Led by Lenny Krayzelburg's victory in the 200-meter backstroke, the United States celebrated its biggest night yet in the Olympic pool, winning eight medals yesterday - two in each of the four finals. Jenny Thompson shared a bronze in the 100-meter freestyle with US teammate Dara Torres, tying in 54.43. Her third-place finish made her the most decorated woman swimmer in history with nine career medals.
The US has 25 medals - including a leading nine golds - with two days remaining in the eight-day meet. The host Aussies have 12 medals, but just four golds. The US is one medal and four golds away from tying its 26-medal haul four years ago in Atlanta.
Lisa Fernandez gave up a two-run homer as Australia rallied in the bottom of the 13th inning to win 2-1 and send the US softball team to a shocking third consecutive extra-inning loss yesterday after 112 straight victories. Fernandez struck out 25 and gave up just two hits.
In the closest game a US men's basketball team has played using NBA players, the US beat Lithuania 85-76. The Americans led by only five points in the final minute. In Barcelona, no team came within 32 points of the US "dream team"; in Atlanta, no one got closer than 22.
Defending tennis champion and top seed Lindsay Davenport was forced to withdraw after spraining her left foot, meaning there can be no US medal sweep: Only Venus Williams and Monica Seles remain in the women's draw. Jeff Tarango is the only remaining US man.

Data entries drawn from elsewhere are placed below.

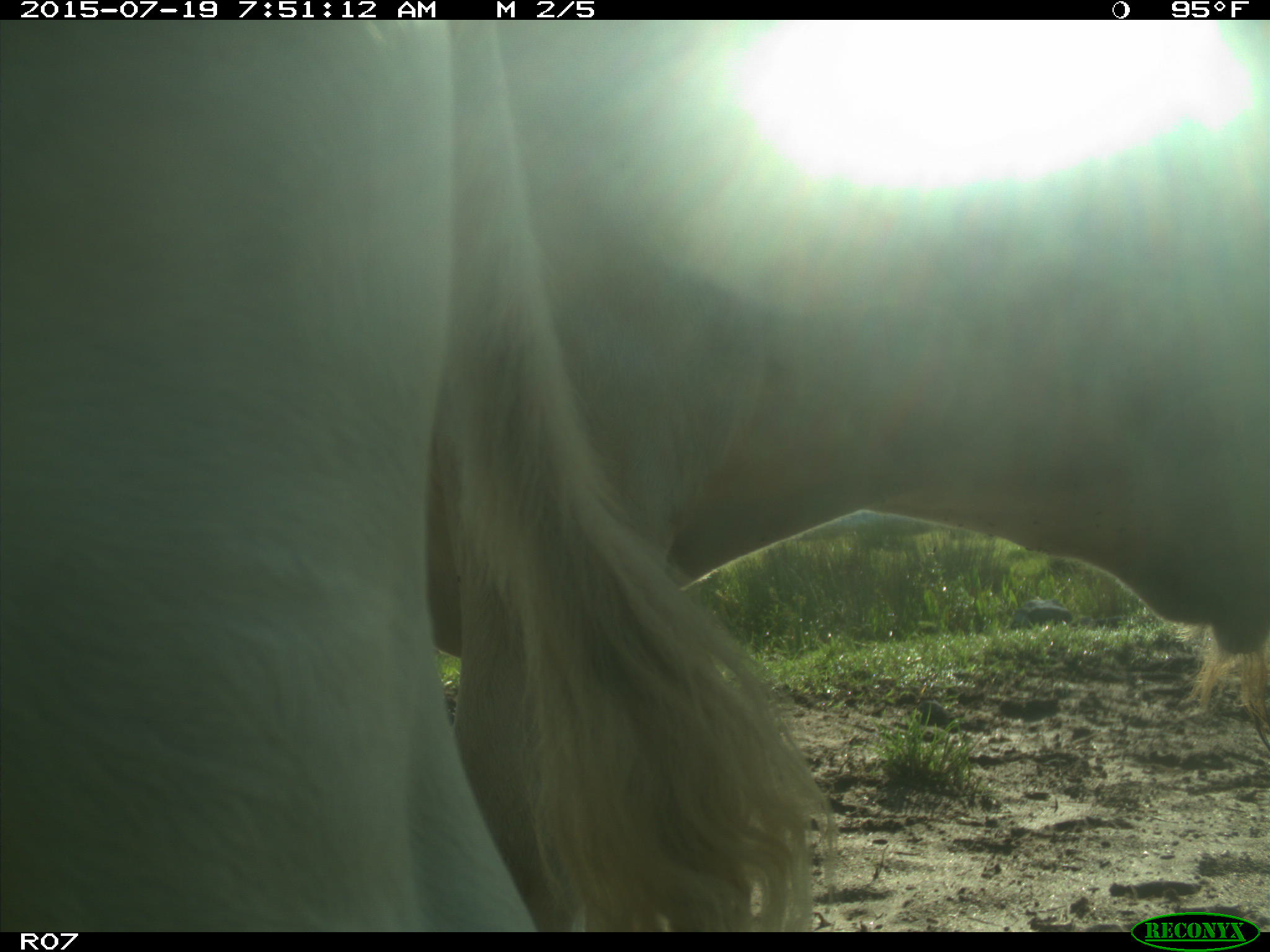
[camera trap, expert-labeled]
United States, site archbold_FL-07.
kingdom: Animalia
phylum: Chordata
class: Mammalia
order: Artiodactyla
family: Bovidae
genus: Bos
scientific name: Bos taurus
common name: domestic cow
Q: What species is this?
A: Bos taurus (domestic cow).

With bright eyes and a captivating smile reminiscent of another Romanian darling, tiny Andreea Raducan captured the women's gymnastics all-around gold medal yesterday - and the fans' hearts, too. Only 4-foot-10 and nine days shy of her 17th birthday, Raducan easily won with 38.893 points, the first Romanian to take the all-around gold since Nadia Comaneci in 1976.
As if that weren't triumph enough for the Romanian team, which also won the team gold, Simona Amanar and Maria Olaru took the silver and the bronze medals. It's the first time a country has swept the all-around since the former Soviet Union did it in 1960.
It was a scene nobody can remember seeing before - a vault set two inches too low. And at the Olympics no less. The women's all-around gymnastics finals were thrown into an overtime of sorts Thursday when five gymnasts from the first two rotations took the option of re-performing their vaults because of the botched setting.
American champion Elise Ray opened the night with a pair of awful vaults and scored a 7.618, then spent the rest of the night knowing she had no chance for a medal. She took the option of performing the vaults over and scored a 9.487, finishing 14th instead of 35th.
Today is being viewed with trepidation by the Sydney Organizing Committee because more than 400,000 people - double the previous peak - are expected to attend the Games. Among the challenges: the 110,000-capacity Olympic Stadium must be filled and emptied twice in the same day.
Since the modern Olympics started in Athens in 1896, there have been approximately 10,000 medals awarded.
Only about half the nations that have competed, however, have won a medal.
The US has been in the Olympics 23 times - missing only the boycotted Moscow Games of 1980 - and has won 833 golds, 2,015 total.